Our Angry Earth
- Author: Isaac Asimov, Frederik Pohl
- Language: English
- Genre: Non-fiction
- Publisher: Tor Books
- Publication date: 1991
- ISBN: 0-312-85252-5

= Our Angry Earth =

1991 non-fiction book and polemic by Isaac Asimov and Frederik Pohl

Our Angry Earth: A Ticking Ecological Bomb (1991) is a non-fiction book and polemic against the effects of humankind on the environment by the science fiction writers Isaac Asimov and Frederik Pohl. In his last non-fiction book, Asimov co-writes with his long-time friend science fiction author Frederik Pohl, and deals with elements of the environmental crisis such as overpopulation, oil dependence, war, global warming and the destruction of the ozone layer.

It suggests monumental disasters are threatening to destroy humankind and argues that "it is too late to save our planet from harm". The book has four sections: "The Background", "The Problems", "The Technocures" and "The Way to Go".

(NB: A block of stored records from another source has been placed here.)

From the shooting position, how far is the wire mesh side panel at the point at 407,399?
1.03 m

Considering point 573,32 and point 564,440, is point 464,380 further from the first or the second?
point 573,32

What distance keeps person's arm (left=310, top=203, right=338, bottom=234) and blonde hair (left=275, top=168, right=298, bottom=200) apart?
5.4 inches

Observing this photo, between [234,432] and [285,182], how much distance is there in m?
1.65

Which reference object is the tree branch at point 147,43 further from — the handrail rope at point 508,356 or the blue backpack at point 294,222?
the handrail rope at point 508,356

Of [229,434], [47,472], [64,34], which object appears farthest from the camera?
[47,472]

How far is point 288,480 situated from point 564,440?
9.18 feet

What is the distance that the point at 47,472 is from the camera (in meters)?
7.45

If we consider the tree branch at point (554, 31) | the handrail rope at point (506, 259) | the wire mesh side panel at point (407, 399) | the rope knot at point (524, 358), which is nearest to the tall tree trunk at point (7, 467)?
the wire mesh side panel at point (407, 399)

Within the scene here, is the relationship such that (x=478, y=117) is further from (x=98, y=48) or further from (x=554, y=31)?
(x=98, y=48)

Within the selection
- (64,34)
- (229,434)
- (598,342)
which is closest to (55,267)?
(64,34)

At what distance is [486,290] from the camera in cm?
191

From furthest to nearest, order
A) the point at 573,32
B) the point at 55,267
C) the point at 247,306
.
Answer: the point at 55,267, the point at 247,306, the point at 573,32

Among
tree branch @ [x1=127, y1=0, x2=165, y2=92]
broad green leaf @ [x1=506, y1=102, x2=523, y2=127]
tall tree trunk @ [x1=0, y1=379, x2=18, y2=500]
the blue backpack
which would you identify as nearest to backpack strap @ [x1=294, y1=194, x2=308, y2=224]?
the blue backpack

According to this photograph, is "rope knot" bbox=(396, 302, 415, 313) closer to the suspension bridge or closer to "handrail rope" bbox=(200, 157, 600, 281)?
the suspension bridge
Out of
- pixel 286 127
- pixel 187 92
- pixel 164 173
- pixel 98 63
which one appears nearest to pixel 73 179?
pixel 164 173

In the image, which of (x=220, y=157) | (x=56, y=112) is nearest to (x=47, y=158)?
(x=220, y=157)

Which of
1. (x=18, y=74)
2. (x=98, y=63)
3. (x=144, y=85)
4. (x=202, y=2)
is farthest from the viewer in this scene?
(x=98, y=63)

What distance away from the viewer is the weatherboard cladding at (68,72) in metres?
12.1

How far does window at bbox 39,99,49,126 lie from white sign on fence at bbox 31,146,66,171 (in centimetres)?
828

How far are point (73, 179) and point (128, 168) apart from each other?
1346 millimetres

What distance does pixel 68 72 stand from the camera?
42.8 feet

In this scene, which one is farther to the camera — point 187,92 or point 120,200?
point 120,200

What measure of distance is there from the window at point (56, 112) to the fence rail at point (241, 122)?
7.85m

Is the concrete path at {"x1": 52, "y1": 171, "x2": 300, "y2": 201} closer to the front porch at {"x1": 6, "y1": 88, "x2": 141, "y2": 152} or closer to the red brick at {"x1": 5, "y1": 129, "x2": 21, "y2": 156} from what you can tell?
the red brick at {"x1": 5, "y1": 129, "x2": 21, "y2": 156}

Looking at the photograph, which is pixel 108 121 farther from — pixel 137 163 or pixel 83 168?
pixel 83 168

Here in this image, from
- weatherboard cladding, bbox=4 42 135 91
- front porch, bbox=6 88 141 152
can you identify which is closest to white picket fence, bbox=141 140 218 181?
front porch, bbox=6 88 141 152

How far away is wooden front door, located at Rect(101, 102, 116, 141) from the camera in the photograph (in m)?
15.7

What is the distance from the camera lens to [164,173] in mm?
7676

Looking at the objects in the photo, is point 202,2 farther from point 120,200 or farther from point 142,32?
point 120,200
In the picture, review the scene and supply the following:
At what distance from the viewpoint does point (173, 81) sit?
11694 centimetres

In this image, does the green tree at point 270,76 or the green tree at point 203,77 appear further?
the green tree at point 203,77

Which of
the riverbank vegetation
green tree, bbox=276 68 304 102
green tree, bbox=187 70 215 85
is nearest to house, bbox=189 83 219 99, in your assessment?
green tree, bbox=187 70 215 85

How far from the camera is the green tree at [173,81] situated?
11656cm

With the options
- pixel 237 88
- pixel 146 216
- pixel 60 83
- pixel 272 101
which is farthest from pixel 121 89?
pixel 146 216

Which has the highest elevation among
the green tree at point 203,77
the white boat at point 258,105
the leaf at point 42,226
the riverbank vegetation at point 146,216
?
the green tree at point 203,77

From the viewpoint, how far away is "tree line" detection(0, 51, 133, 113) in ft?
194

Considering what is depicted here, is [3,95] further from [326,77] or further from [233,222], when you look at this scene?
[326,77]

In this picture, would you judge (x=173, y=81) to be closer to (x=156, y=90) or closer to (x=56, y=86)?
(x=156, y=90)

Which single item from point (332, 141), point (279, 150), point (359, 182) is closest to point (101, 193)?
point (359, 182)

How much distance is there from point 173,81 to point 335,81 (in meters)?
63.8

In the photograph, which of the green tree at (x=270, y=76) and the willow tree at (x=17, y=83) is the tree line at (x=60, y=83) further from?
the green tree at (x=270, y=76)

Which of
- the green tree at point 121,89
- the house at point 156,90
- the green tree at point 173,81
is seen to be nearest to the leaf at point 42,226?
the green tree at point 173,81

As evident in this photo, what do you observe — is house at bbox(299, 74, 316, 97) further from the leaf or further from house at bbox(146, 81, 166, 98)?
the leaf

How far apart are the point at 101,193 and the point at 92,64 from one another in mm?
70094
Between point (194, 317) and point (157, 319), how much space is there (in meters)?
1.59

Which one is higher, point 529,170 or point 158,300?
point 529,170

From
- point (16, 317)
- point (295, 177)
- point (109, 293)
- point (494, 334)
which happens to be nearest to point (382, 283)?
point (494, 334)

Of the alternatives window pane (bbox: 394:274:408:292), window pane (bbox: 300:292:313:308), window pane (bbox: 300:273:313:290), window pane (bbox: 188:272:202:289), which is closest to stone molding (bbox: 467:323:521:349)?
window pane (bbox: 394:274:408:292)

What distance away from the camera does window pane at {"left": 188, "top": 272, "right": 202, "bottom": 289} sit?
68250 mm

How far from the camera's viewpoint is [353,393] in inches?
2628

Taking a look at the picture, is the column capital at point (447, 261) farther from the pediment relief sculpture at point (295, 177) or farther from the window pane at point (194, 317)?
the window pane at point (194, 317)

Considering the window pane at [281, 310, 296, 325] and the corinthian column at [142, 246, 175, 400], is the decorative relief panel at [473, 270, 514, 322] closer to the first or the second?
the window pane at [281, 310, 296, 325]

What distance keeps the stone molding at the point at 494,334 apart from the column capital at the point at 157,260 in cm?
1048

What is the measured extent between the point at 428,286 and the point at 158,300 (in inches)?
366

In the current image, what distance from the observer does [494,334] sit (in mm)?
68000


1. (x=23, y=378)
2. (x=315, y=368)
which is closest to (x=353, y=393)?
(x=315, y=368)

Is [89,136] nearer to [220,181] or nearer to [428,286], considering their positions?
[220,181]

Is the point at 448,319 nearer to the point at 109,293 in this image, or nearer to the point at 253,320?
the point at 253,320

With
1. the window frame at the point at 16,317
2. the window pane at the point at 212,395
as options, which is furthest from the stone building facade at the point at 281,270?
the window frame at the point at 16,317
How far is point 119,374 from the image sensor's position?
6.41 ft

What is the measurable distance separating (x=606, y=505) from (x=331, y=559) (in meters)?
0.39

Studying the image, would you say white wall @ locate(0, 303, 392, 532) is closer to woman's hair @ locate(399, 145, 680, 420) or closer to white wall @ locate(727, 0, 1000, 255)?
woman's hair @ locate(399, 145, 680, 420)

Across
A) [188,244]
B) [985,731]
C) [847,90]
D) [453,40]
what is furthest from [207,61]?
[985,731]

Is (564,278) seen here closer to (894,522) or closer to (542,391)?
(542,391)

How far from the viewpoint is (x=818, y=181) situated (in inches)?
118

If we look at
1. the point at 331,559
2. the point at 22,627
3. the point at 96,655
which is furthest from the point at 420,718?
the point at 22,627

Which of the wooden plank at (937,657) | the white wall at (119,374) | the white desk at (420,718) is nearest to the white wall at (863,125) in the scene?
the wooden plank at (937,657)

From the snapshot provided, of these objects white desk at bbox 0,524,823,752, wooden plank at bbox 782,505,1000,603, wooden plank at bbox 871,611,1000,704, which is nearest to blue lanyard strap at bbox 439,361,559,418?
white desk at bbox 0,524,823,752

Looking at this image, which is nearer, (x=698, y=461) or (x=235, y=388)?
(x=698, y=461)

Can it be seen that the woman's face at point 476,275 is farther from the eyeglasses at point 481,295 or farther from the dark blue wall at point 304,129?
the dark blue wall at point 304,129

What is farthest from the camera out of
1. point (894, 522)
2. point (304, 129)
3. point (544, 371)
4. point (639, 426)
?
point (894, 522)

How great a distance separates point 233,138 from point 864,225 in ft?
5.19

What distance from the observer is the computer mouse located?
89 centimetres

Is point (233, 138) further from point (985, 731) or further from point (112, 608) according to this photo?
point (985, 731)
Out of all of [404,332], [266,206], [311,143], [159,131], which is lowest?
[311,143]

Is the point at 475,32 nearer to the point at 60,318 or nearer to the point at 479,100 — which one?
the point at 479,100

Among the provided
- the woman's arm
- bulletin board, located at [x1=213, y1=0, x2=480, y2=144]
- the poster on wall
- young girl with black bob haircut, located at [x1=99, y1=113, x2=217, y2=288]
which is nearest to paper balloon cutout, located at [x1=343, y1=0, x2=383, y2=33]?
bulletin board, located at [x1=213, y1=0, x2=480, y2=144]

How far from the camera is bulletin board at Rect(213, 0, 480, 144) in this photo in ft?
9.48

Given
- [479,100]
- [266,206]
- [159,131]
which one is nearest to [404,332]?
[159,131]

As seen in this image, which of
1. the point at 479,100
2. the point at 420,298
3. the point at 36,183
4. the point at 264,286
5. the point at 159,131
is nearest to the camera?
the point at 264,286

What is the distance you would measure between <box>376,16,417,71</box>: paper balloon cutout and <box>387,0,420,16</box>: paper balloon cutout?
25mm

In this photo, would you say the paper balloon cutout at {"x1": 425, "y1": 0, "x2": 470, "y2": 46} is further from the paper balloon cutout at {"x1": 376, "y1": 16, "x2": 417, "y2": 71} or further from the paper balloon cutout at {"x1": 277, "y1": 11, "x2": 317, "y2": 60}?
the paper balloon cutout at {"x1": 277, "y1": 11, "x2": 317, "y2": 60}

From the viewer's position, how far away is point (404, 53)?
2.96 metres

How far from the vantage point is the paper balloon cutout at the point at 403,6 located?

The coming of doom is because of deeds that do not seem evil on the face of it. Because we are concerned with the improving of the health of mankind and its security, our population has increased markedly, especially in the last hundred years, to the point where the Earth cannot support us all. Because we have industrialised ourselves in order to lift the curse of physical labour from our backs we have poured the poisons produced by the internal combustion engine into our atmosphere and dirtied it to the point where we can scarcely breathe it. Because we have learned to make new materials for the greater convenience of mankind, we have produced chemical toxins that have saturated our soil and water. Because we have found a new source of energy, and destruction, in the atomic nucleus, we face the threat of nuclear war or, even if we avoid that, the permeation of our environment with dangerous radiation and nuclear wastes.